Marshall Conyers wrote “Liberty’s Every Son and Daughter” (see below) a few weeks before July 4, 2012, to salute America’s soldiers.
The piece ran in a few newspapers in Conyers’ home state of North Carolina, but it hasn’t attracted a lot of attention.
On June 20, 2014, Conyers was a guest on the radio show “Talkback with Chuck Wilder on CRN” where he read the piece over the air.

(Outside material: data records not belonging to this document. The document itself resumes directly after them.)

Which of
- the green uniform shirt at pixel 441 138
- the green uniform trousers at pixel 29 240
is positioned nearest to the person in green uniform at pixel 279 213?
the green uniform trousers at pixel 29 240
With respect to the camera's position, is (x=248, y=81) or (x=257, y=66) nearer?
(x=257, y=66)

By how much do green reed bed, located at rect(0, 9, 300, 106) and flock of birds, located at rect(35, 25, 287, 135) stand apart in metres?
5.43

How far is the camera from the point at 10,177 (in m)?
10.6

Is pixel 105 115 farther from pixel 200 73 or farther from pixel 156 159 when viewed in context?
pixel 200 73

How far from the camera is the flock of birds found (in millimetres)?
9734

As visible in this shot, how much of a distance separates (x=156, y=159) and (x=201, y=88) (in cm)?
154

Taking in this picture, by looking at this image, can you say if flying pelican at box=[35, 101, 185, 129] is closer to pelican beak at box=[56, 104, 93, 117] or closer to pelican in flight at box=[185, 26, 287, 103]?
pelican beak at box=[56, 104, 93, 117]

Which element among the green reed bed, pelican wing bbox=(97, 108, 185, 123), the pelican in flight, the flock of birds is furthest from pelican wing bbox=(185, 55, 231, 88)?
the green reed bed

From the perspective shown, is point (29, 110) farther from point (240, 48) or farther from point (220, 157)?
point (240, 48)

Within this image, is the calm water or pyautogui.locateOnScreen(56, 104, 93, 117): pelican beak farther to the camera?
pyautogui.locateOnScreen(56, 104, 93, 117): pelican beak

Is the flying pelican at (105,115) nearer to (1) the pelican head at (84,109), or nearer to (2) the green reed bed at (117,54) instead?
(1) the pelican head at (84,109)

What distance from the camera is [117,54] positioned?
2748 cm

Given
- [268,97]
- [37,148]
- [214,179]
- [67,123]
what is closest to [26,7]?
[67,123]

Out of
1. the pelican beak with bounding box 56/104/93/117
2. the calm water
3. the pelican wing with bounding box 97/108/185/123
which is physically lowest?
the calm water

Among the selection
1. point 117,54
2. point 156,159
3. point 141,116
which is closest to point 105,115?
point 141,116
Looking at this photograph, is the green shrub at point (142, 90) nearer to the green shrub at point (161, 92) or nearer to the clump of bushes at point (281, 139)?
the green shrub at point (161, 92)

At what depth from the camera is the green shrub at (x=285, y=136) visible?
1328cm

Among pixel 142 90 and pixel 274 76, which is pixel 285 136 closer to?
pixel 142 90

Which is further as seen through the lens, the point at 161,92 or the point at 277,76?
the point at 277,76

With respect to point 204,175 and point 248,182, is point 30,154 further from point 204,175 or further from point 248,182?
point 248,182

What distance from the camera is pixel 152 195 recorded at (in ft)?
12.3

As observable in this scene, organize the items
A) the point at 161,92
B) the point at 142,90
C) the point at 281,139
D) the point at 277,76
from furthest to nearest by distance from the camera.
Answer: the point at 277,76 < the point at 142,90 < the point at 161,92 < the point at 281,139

Liberty‘s Every Son and Daughter
By Marshall Conyers
Though my name is lost among the twilight of the ages,
I would ask this solemn question of you now
Who Am I?
I, who felt the peppering muskets’ fire,
who faced the raging cannon roar
who saw the very earth itself run red at Lexington and Bunker Hill
I, who endured the bitter, ironclad wintryness of frozen Valley Forge
who gave of my youth and selfless blood
so that you might know the answer to the solemn question posed
Who Am I?
a loyal countryman of yours, I surely am indeed
a brother and a sister
a neighbor and a friend
I, who have a thousand names you cannot know,
ten thousand countless faces you’ve never seen before
yet, when duty, honor, country call,
you know me well by all of the remembered places I have been
Fort McHenry, Gettysburg, San Juan Hill
I was there unyielding amidst the thundering shot and shell
Chateau Thierry, Belleau Wood, The Argonne
I stood bravely there as well
Tarawa, Anzio, Normandy, Okinawa
battlefields where I fought and fell and bled
Inchon, Con Thien, Desert Storm .
each sanctified by honor and the sacred roll calls of our dead
Who Am I?
you know me well by my footmarks
left traced in blood for you upon the many beaches of the earth
you know me by all the burning desert sands I strode
that still hold my bleached and whitening bones
you know me by the mountains I have climbed
the seven seas I’ve sailed
the strange and distant lands I’ve marched
the skies I’ve soared for you where no eagle ever dared
and you know me best by all the far and lonely places
where I lay dying spread-eagle on my back,
calling out in that final fading moment of my life for Mama
for she who loved me most with the last breath I drew
Who Am I?
within your heart of hearts, you know the answer well
I am every son and every daughter of this great land who ever gave their all for you
I am a youthful name chiseled for all eternity into endless rows of white marble stones that mark Liberty’s highest sacrifice
and though twilight must surely fall and my name be forever lost among the ages,
I would have it no other way
for interred within this hallowed earth, my bones rest quiet in peace at last,
and there they’ll gently molder
Who Am I?
I have a name
I am the American Soldier!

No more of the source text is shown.